Hampe

Genome-wide association studies

Studies of genetic risk factors of complex disorders, and specifically, genome-wide association studies (GWAS) have been widely employed in the study of complex disorders. Through close cooperation with German and international hospitals and research centers we have actively recruited large cohorts with complex disorders and use these for the identification of novel susceptibility genes for gallstone disease, alcoholic liver cirrhosis, colonic diverticular disease (diverticulosis, diverticulitis), colorectal cancer, hemochromatosis, inflammatory bowel disease and sarcoidosis.

Epigenetics of liver physiology and regeneration in health and disease

Epigenetics describes heritable changes in gene expression without changing the DNA sequence. We focus on changes in DNA methylation in combination with single nuclei RNA-Seq, snATAC-Seq, spatially resolved transcriptomics and Methyl-Seq to identify disease driving molecular pathways in liver diseases, such as non-alcoholic fatty liver disease (NAFLD), hepatocellular carcinoma and colorectal liver metastases. We have investigated DNA methylation to understand the progression and pathogenesis of NAFLD, and we have used DNA methylation as a molecular clock to track the epigenetic signature of obesity in human liver. We reported the first combined positional analysis of transcriptomes and methylomes across three micro-dissected zones (pericentral, intermediate and periportal) of human liver. In this study, we identified pronounced anti-correlated transcriptional and methylation gradients including a core of 271 genes controlling zonated metabolic and morphogen networks and observed a prominent porto-central gradient of DNA methylation at 46 transcription factor binding sites.

Role of genetic factors in development of FLD

Liver disease can be a result of several risk factors such as obesity, T2D, genetic factors, intestinal dysbiosis, excessive alcohol consumption etc. In our group we focus on genes, which have been identified by GWAS to be involved in many liver diseases, such as NAFLD, ALD, cirrhosis and hepatocellular carcinoma. We employ genetically modified models to understand physiology, biochemistry and involved molecular pathways in disease development to develop diagnostic and therapeutical targets.

© CRTD/Dr. Katharina Vogt

Prof. Dr. Med.

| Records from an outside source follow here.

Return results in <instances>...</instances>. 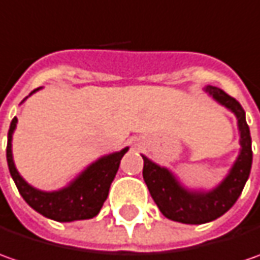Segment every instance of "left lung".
<instances>
[{"label":"left lung","mask_w":260,"mask_h":260,"mask_svg":"<svg viewBox=\"0 0 260 260\" xmlns=\"http://www.w3.org/2000/svg\"><path fill=\"white\" fill-rule=\"evenodd\" d=\"M207 91L220 104L235 113L240 130L242 152L221 185L207 194L188 192L176 182L168 169L157 166L143 156V179L153 201L166 218L184 224H204L227 213L235 205L245 188L253 159L250 130L246 123L243 107L236 98L225 94L220 88L207 86Z\"/></svg>","instance_id":"8db88e82"}]
</instances>
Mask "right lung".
Here are the masks:
<instances>
[{
  "label": "right lung",
  "instance_id": "add662e5",
  "mask_svg": "<svg viewBox=\"0 0 260 260\" xmlns=\"http://www.w3.org/2000/svg\"><path fill=\"white\" fill-rule=\"evenodd\" d=\"M35 91H31L30 95ZM15 124L17 118L14 117L8 130L7 162L15 186L24 198L25 203L37 213L55 221L86 220L98 214L108 197L110 185L118 171L120 160L128 150V147L123 149L121 152L101 157L100 160H96L88 169H85V172L79 175L68 188L56 192H42L27 184L15 169L11 153V137Z\"/></svg>",
  "mask_w": 260,
  "mask_h": 260
}]
</instances>
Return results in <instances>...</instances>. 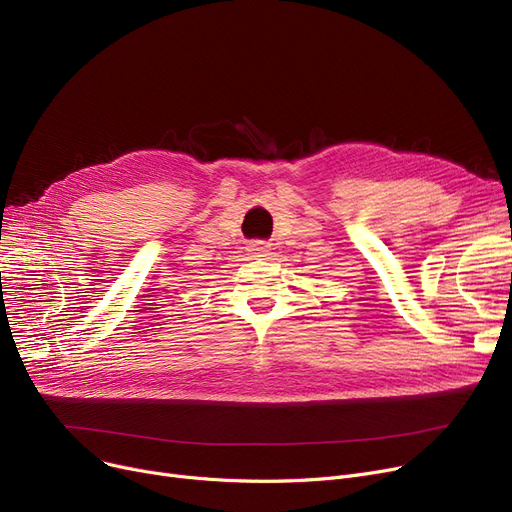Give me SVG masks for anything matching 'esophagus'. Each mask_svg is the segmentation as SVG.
<instances>
[{"label":"esophagus","instance_id":"esophagus-1","mask_svg":"<svg viewBox=\"0 0 512 512\" xmlns=\"http://www.w3.org/2000/svg\"><path fill=\"white\" fill-rule=\"evenodd\" d=\"M267 251H270V245H267V242H263V240H253V242H249V247H247V255L251 259H261V257L267 255Z\"/></svg>","mask_w":512,"mask_h":512}]
</instances>
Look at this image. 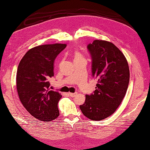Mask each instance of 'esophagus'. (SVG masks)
<instances>
[{
	"label": "esophagus",
	"mask_w": 150,
	"mask_h": 150,
	"mask_svg": "<svg viewBox=\"0 0 150 150\" xmlns=\"http://www.w3.org/2000/svg\"><path fill=\"white\" fill-rule=\"evenodd\" d=\"M77 93H69V95L70 96H71V97H75L76 95H77Z\"/></svg>",
	"instance_id": "34e87169"
}]
</instances>
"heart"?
Masks as SVG:
<instances>
[{
  "mask_svg": "<svg viewBox=\"0 0 150 150\" xmlns=\"http://www.w3.org/2000/svg\"><path fill=\"white\" fill-rule=\"evenodd\" d=\"M78 58H83V56H82V55L79 52L76 51L74 54V59H78Z\"/></svg>",
  "mask_w": 150,
  "mask_h": 150,
  "instance_id": "obj_1",
  "label": "heart"
}]
</instances>
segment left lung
I'll list each match as a JSON object with an SVG mask.
<instances>
[{
  "mask_svg": "<svg viewBox=\"0 0 150 150\" xmlns=\"http://www.w3.org/2000/svg\"><path fill=\"white\" fill-rule=\"evenodd\" d=\"M92 58V74L97 79L96 90L86 94L79 106L85 117L102 120L115 112L126 95L129 69L123 53L111 42L94 40L87 46Z\"/></svg>",
  "mask_w": 150,
  "mask_h": 150,
  "instance_id": "obj_1",
  "label": "left lung"
}]
</instances>
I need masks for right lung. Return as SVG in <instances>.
Returning <instances> with one entry per match:
<instances>
[{
  "label": "right lung",
  "instance_id": "add662e5",
  "mask_svg": "<svg viewBox=\"0 0 150 150\" xmlns=\"http://www.w3.org/2000/svg\"><path fill=\"white\" fill-rule=\"evenodd\" d=\"M66 47V44L56 43L33 47L18 66L17 90L21 102L39 120L52 121L59 115L57 103L62 96L50 90L49 79L54 75V60Z\"/></svg>",
  "mask_w": 150,
  "mask_h": 150
}]
</instances>
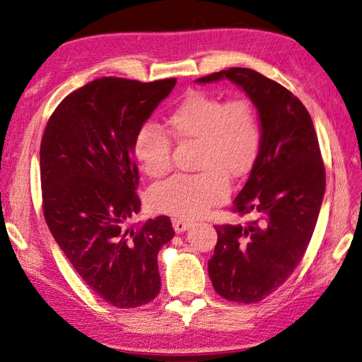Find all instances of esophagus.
I'll use <instances>...</instances> for the list:
<instances>
[{"mask_svg":"<svg viewBox=\"0 0 362 362\" xmlns=\"http://www.w3.org/2000/svg\"><path fill=\"white\" fill-rule=\"evenodd\" d=\"M173 226H174L175 233H183V231H187L189 226H192V223H189L185 218H173Z\"/></svg>","mask_w":362,"mask_h":362,"instance_id":"esophagus-1","label":"esophagus"}]
</instances>
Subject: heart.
Wrapping results in <instances>:
<instances>
[{
	"label": "heart",
	"mask_w": 362,
	"mask_h": 362,
	"mask_svg": "<svg viewBox=\"0 0 362 362\" xmlns=\"http://www.w3.org/2000/svg\"><path fill=\"white\" fill-rule=\"evenodd\" d=\"M169 132L179 142H198V174H179L158 183L150 193L158 211L180 218L206 216L211 207L228 198L230 180L250 173L262 148V126L247 99L192 90L168 116ZM134 158L150 177L173 169V142L153 124L140 126L132 142Z\"/></svg>",
	"instance_id": "1"
}]
</instances>
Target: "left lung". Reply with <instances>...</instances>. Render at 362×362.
<instances>
[{
  "label": "left lung",
  "instance_id": "8db88e82",
  "mask_svg": "<svg viewBox=\"0 0 362 362\" xmlns=\"http://www.w3.org/2000/svg\"><path fill=\"white\" fill-rule=\"evenodd\" d=\"M222 79L240 86L259 112L262 148L233 211L260 218L217 225L218 240L207 269L218 296L255 303L284 284L302 260L320 216L326 170L311 116L291 90L240 66L196 83Z\"/></svg>",
  "mask_w": 362,
  "mask_h": 362
}]
</instances>
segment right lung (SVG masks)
<instances>
[{
  "mask_svg": "<svg viewBox=\"0 0 362 362\" xmlns=\"http://www.w3.org/2000/svg\"><path fill=\"white\" fill-rule=\"evenodd\" d=\"M175 83L94 79L59 103L42 134L46 223L84 283L116 308L148 303L161 289L158 252L174 228L166 216L127 226L140 211L132 142Z\"/></svg>",
  "mask_w": 362,
  "mask_h": 362,
  "instance_id": "1",
  "label": "right lung"
}]
</instances>
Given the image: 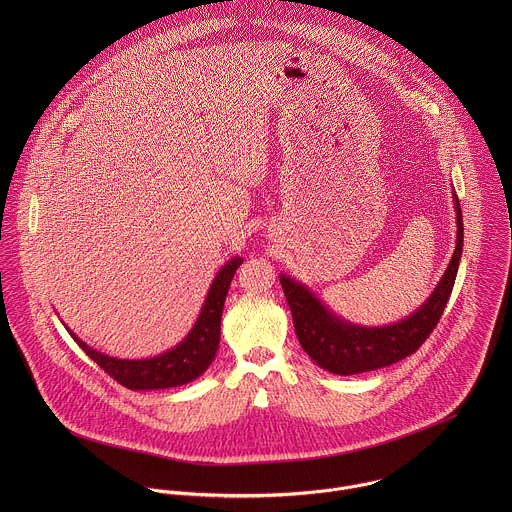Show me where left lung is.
<instances>
[{
	"instance_id": "left-lung-1",
	"label": "left lung",
	"mask_w": 512,
	"mask_h": 512,
	"mask_svg": "<svg viewBox=\"0 0 512 512\" xmlns=\"http://www.w3.org/2000/svg\"><path fill=\"white\" fill-rule=\"evenodd\" d=\"M453 203L457 215V240L447 270L430 297L398 323L382 327L355 325L335 315L301 282H295L286 274L280 276L282 290L292 309L295 335L313 363L333 374L349 376L394 365L422 347L436 329L447 305L463 252V217L455 191Z\"/></svg>"
}]
</instances>
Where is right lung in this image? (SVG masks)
Here are the masks:
<instances>
[{
  "label": "right lung",
  "mask_w": 512,
  "mask_h": 512,
  "mask_svg": "<svg viewBox=\"0 0 512 512\" xmlns=\"http://www.w3.org/2000/svg\"><path fill=\"white\" fill-rule=\"evenodd\" d=\"M242 264V258L234 256L230 258L213 280L207 299L203 303V309L193 325V329L187 333V337L175 345L173 349L155 355L151 359H116L108 357L92 347H88L84 341H80L73 331L67 327L78 347L100 366L104 372H108L116 382L130 390H163L187 384L195 378H199L211 363L215 361L220 341V317L224 299L230 288V282Z\"/></svg>",
  "instance_id": "right-lung-1"
}]
</instances>
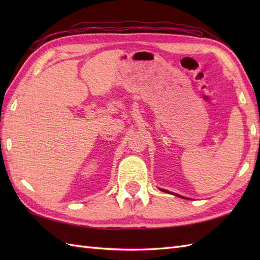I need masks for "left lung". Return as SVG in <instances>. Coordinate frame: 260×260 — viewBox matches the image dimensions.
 I'll return each mask as SVG.
<instances>
[{
    "instance_id": "obj_1",
    "label": "left lung",
    "mask_w": 260,
    "mask_h": 260,
    "mask_svg": "<svg viewBox=\"0 0 260 260\" xmlns=\"http://www.w3.org/2000/svg\"><path fill=\"white\" fill-rule=\"evenodd\" d=\"M162 190V189H161ZM162 191H164V192H168V193H170L169 191H167V190H162ZM172 194H173V193H172ZM174 196H178V197H181V196H179V194H175V193H174ZM181 198H183V197H181ZM183 199H185V198H183Z\"/></svg>"
}]
</instances>
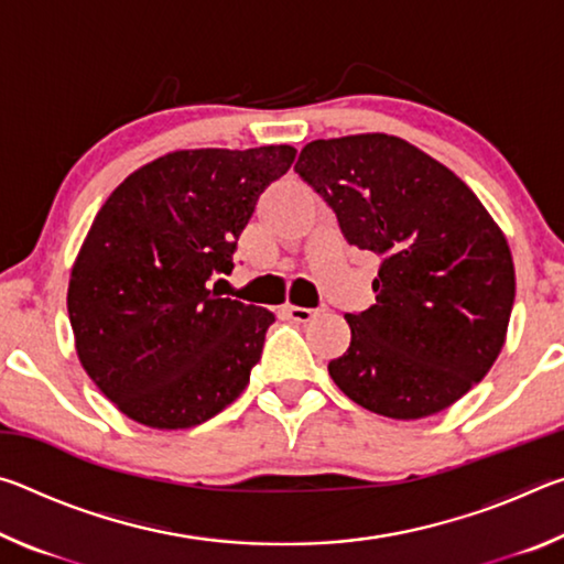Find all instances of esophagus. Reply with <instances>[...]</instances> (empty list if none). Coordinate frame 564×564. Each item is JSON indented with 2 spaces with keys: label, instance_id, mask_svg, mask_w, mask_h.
<instances>
[{
  "label": "esophagus",
  "instance_id": "1",
  "mask_svg": "<svg viewBox=\"0 0 564 564\" xmlns=\"http://www.w3.org/2000/svg\"><path fill=\"white\" fill-rule=\"evenodd\" d=\"M285 316H289L291 321H295V323H308V321H313L316 318V313L318 311H313V308H301V305H285Z\"/></svg>",
  "mask_w": 564,
  "mask_h": 564
}]
</instances>
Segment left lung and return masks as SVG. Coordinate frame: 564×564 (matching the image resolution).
<instances>
[{
    "label": "left lung",
    "mask_w": 564,
    "mask_h": 564,
    "mask_svg": "<svg viewBox=\"0 0 564 564\" xmlns=\"http://www.w3.org/2000/svg\"><path fill=\"white\" fill-rule=\"evenodd\" d=\"M295 171L380 259L376 303L346 313L350 346L328 373L370 413H441L488 376L514 301L508 238L465 181L388 133L305 144Z\"/></svg>",
    "instance_id": "8db88e82"
}]
</instances>
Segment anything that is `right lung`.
<instances>
[{
  "mask_svg": "<svg viewBox=\"0 0 564 564\" xmlns=\"http://www.w3.org/2000/svg\"><path fill=\"white\" fill-rule=\"evenodd\" d=\"M293 147L184 149L129 174L72 265L76 356L123 415L156 431L206 423L243 393L269 308L221 299L238 236Z\"/></svg>",
  "mask_w": 564,
  "mask_h": 564,
  "instance_id": "obj_1",
  "label": "right lung"
}]
</instances>
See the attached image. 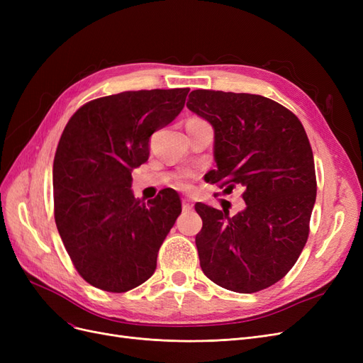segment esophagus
Here are the masks:
<instances>
[{
    "label": "esophagus",
    "mask_w": 363,
    "mask_h": 363,
    "mask_svg": "<svg viewBox=\"0 0 363 363\" xmlns=\"http://www.w3.org/2000/svg\"><path fill=\"white\" fill-rule=\"evenodd\" d=\"M182 207H183L184 212H189V211H192L194 203H192V200H189V199H184V200L182 201Z\"/></svg>",
    "instance_id": "obj_1"
}]
</instances>
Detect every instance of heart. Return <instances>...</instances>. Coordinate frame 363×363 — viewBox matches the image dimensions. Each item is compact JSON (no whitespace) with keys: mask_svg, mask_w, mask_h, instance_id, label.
<instances>
[{"mask_svg":"<svg viewBox=\"0 0 363 363\" xmlns=\"http://www.w3.org/2000/svg\"><path fill=\"white\" fill-rule=\"evenodd\" d=\"M189 177H191V174H186L184 177L180 180V183H179V186L182 189H189L191 188V183H189Z\"/></svg>","mask_w":363,"mask_h":363,"instance_id":"b5f03b06","label":"heart"}]
</instances>
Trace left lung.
<instances>
[{
  "mask_svg": "<svg viewBox=\"0 0 363 363\" xmlns=\"http://www.w3.org/2000/svg\"><path fill=\"white\" fill-rule=\"evenodd\" d=\"M186 106L213 127L218 169L206 180H223L225 192L239 186L245 201L235 216L195 204L203 219L195 236L200 267L228 291L267 289L286 276L309 236L316 179L304 127L286 107L255 94L196 89Z\"/></svg>",
  "mask_w": 363,
  "mask_h": 363,
  "instance_id": "left-lung-1",
  "label": "left lung"
}]
</instances>
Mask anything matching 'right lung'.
I'll return each mask as SVG.
<instances>
[{
  "label": "right lung",
  "instance_id": "obj_1",
  "mask_svg": "<svg viewBox=\"0 0 363 363\" xmlns=\"http://www.w3.org/2000/svg\"><path fill=\"white\" fill-rule=\"evenodd\" d=\"M188 87L128 91L80 107L65 127L52 164L54 218L80 276L127 292L156 271L157 252L182 213L174 189L135 199L131 171L150 156V138L183 111Z\"/></svg>",
  "mask_w": 363,
  "mask_h": 363
}]
</instances>
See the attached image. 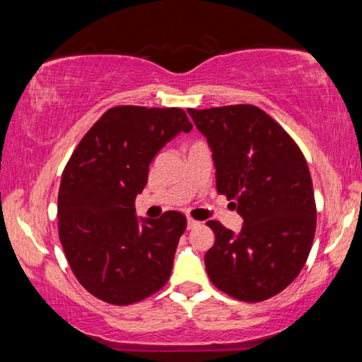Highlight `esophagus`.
<instances>
[{"label":"esophagus","instance_id":"1","mask_svg":"<svg viewBox=\"0 0 362 362\" xmlns=\"http://www.w3.org/2000/svg\"><path fill=\"white\" fill-rule=\"evenodd\" d=\"M187 225H188V230H192V228H196V226L199 225V222H198V220L192 218V217H188L187 218Z\"/></svg>","mask_w":362,"mask_h":362}]
</instances>
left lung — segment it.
Instances as JSON below:
<instances>
[{"mask_svg":"<svg viewBox=\"0 0 362 362\" xmlns=\"http://www.w3.org/2000/svg\"><path fill=\"white\" fill-rule=\"evenodd\" d=\"M207 139L217 192L236 201L238 233L209 220L216 243L204 262L212 284L243 302H263L302 272L316 231L310 169L293 139L255 105L188 108Z\"/></svg>","mask_w":362,"mask_h":362,"instance_id":"8db88e82","label":"left lung"}]
</instances>
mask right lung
<instances>
[{
  "instance_id": "obj_1",
  "label": "right lung",
  "mask_w": 362,
  "mask_h": 362,
  "mask_svg": "<svg viewBox=\"0 0 362 362\" xmlns=\"http://www.w3.org/2000/svg\"><path fill=\"white\" fill-rule=\"evenodd\" d=\"M193 124L182 108L107 110L66 163L59 188V238L86 291L131 305L168 283L187 218L177 211L136 217V196L156 153Z\"/></svg>"
}]
</instances>
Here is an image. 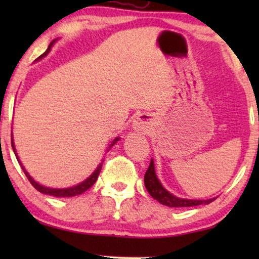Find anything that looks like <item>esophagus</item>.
Listing matches in <instances>:
<instances>
[{
  "label": "esophagus",
  "instance_id": "obj_1",
  "mask_svg": "<svg viewBox=\"0 0 259 259\" xmlns=\"http://www.w3.org/2000/svg\"><path fill=\"white\" fill-rule=\"evenodd\" d=\"M133 126L136 131H145L147 130L148 127V119L146 115H139L138 118L134 120Z\"/></svg>",
  "mask_w": 259,
  "mask_h": 259
}]
</instances>
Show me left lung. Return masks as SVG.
<instances>
[{
  "label": "left lung",
  "mask_w": 259,
  "mask_h": 259,
  "mask_svg": "<svg viewBox=\"0 0 259 259\" xmlns=\"http://www.w3.org/2000/svg\"><path fill=\"white\" fill-rule=\"evenodd\" d=\"M145 187H146L147 192L153 197V199L158 200L162 205H166L168 207H189V206H197V205H207L211 201H213L215 198L211 199H185V198H178L173 196L171 192H168L161 183L159 182L157 175H155L154 169V161L151 159L150 166H148L146 173L144 177Z\"/></svg>",
  "instance_id": "obj_1"
}]
</instances>
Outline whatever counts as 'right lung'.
Returning a JSON list of instances; mask_svg holds the SVG:
<instances>
[{"label":"right lung","instance_id":"1","mask_svg":"<svg viewBox=\"0 0 259 259\" xmlns=\"http://www.w3.org/2000/svg\"><path fill=\"white\" fill-rule=\"evenodd\" d=\"M55 41H58V38H55L54 41L51 42V45H49V47H48L47 51H46L41 56H38L37 60L44 59L46 55H48V53L51 52V49H52V47H53V45L55 44ZM119 139H120L119 137L115 138V139L112 141V144L109 145L108 150H111V147H112L113 145H114L115 143H118ZM12 147H13L14 153H15V155H16L17 161L20 162V165H21V167H22V169H23L24 175H26V177L28 178V180H29V182H30L31 185H33V186L35 187V189H36V190L38 191V192H41V193H44V194H48V196H53V197H74V196H77V194L83 193L84 191H87L88 189H90V187H92V186L94 185L95 182H97V179H98V177H99V173H100V171H101L102 162H104V160H102V162H100V164H99L97 169H95V171H94L93 173H92V175H91L90 177H88V178H87L86 180H83L82 183L77 184V185H75V186L67 187V189H53V187H47V186H44V185H41V184L36 183L33 178H31L29 173H28V172L26 171V168H24V166H23L22 164H21L20 159H19V157H17V153H16V150H15V144H14V140H13V134H12Z\"/></svg>","mask_w":259,"mask_h":259}]
</instances>
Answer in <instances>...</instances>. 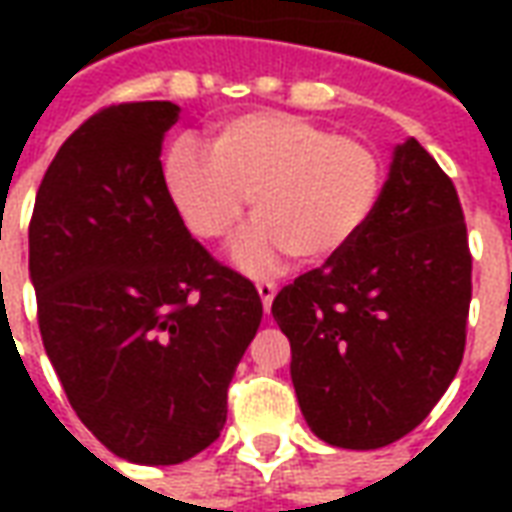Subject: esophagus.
Returning a JSON list of instances; mask_svg holds the SVG:
<instances>
[{
    "instance_id": "34e87169",
    "label": "esophagus",
    "mask_w": 512,
    "mask_h": 512,
    "mask_svg": "<svg viewBox=\"0 0 512 512\" xmlns=\"http://www.w3.org/2000/svg\"><path fill=\"white\" fill-rule=\"evenodd\" d=\"M279 285L274 279H257V293H260V301H263V307H271V301L277 296Z\"/></svg>"
}]
</instances>
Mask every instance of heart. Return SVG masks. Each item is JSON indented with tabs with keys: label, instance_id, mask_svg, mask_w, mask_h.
<instances>
[{
	"label": "heart",
	"instance_id": "obj_1",
	"mask_svg": "<svg viewBox=\"0 0 512 512\" xmlns=\"http://www.w3.org/2000/svg\"><path fill=\"white\" fill-rule=\"evenodd\" d=\"M205 150L208 161L186 142L169 147L164 183L202 241L230 235L252 197L257 227L235 246L246 268H268L285 252L299 266L332 263L365 233L384 194L376 147L288 112L227 117Z\"/></svg>",
	"mask_w": 512,
	"mask_h": 512
}]
</instances>
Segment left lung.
<instances>
[{
	"mask_svg": "<svg viewBox=\"0 0 512 512\" xmlns=\"http://www.w3.org/2000/svg\"><path fill=\"white\" fill-rule=\"evenodd\" d=\"M469 301L472 252L458 191L408 139L365 233L271 304L315 436L378 450L417 428L461 367Z\"/></svg>",
	"mask_w": 512,
	"mask_h": 512,
	"instance_id": "8db88e82",
	"label": "left lung"
}]
</instances>
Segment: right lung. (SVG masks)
Listing matches in <instances>:
<instances>
[{"label":"right lung","mask_w":512,"mask_h":512,"mask_svg":"<svg viewBox=\"0 0 512 512\" xmlns=\"http://www.w3.org/2000/svg\"><path fill=\"white\" fill-rule=\"evenodd\" d=\"M178 106L131 101L76 128L40 180L29 274L46 354L104 447L169 466L219 439L257 334L255 285L191 238L161 169Z\"/></svg>","instance_id":"add662e5"}]
</instances>
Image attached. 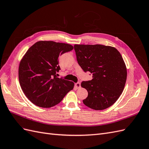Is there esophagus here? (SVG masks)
<instances>
[{"label":"esophagus","instance_id":"esophagus-1","mask_svg":"<svg viewBox=\"0 0 149 149\" xmlns=\"http://www.w3.org/2000/svg\"><path fill=\"white\" fill-rule=\"evenodd\" d=\"M74 86H75V87H76V89H79L81 87V84H80V83L78 82V83H76L74 84Z\"/></svg>","mask_w":149,"mask_h":149}]
</instances>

Jochen Hampe

Expertise

• Molecular mechanisms of liver physiology and regeneration in health and disease
• Modern functional, genetic, genomic and epigenomic approaches (GWAS, snRNA-Seq, snATAC-Seq, spatial transcriptomics, DNA-methylation and tissue-specific mouse KO-models)

Education

2018                       W3 Professor for Internal Medicine and Gastroenterology,
                                Technische Universität Dresden

2013                       W2 Professor for Gastroenterology, Technische Universität Dresden

2011                       Extraordinary Professor, University of Kiel

2005                       German Habilitation and venia legendi, Internal Medicine,
                                “Genetic risk factors for inflammatory bowel disease”, University of Kiel

1996                       MD thesis “DNA Fingerprinting for monitoring of the stability
                                of hybridoma cell lines” Charité Medical School, Berlin

Professional career

Since 2018             Director, Medical Department 1, University Hospital Dresden

2013-2018              Head, Gastroenterology & Hepatology unit, Medical Department 1,                                   University Hospital Dresden

2011-2013              Senior Consultant Gastroenterologist & Head,
                                 Interdisciplinary Endoscopy Unit, University Hospital Kiel

2007-2011              Consultant Gastroenterologist, University Hospital Kiel

2013                        German board certification Intensive Care Medicine

2013                        German Diabetology Certificate Diabetology (DDG)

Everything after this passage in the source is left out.